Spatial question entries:
* START *

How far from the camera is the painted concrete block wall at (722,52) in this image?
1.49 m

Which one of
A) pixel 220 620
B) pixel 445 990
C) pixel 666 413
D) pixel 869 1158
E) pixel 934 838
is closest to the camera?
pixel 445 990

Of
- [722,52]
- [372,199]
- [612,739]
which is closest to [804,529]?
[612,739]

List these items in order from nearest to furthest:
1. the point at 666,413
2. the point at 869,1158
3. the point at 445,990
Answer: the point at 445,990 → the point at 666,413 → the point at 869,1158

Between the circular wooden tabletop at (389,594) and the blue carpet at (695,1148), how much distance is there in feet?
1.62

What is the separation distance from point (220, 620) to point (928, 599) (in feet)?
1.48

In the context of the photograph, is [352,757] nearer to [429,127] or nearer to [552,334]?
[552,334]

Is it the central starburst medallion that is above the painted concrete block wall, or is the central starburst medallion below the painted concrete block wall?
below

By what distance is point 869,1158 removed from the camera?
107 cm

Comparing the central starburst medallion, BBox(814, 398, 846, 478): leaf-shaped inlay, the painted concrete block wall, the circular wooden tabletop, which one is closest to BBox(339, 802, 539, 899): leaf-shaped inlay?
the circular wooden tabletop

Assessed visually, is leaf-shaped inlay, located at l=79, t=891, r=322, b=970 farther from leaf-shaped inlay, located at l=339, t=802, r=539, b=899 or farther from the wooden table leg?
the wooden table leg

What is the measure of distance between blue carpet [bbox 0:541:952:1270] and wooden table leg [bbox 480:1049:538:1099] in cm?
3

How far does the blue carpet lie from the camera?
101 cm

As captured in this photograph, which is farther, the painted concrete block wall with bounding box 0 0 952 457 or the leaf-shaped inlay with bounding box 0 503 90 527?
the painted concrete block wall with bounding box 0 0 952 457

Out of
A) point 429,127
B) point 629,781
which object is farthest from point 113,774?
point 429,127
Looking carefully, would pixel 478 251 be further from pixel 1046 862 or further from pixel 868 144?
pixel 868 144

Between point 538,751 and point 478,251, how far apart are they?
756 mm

* END *

▶ **Work to complete**
Gather every line in the rows above that contains the word "farther", and copy each of those lines out in full.

▶ **The response**
Assessed visually, is leaf-shaped inlay, located at l=79, t=891, r=322, b=970 farther from leaf-shaped inlay, located at l=339, t=802, r=539, b=899 or farther from the wooden table leg?
As captured in this photograph, which is farther, the painted concrete block wall with bounding box 0 0 952 457 or the leaf-shaped inlay with bounding box 0 503 90 527?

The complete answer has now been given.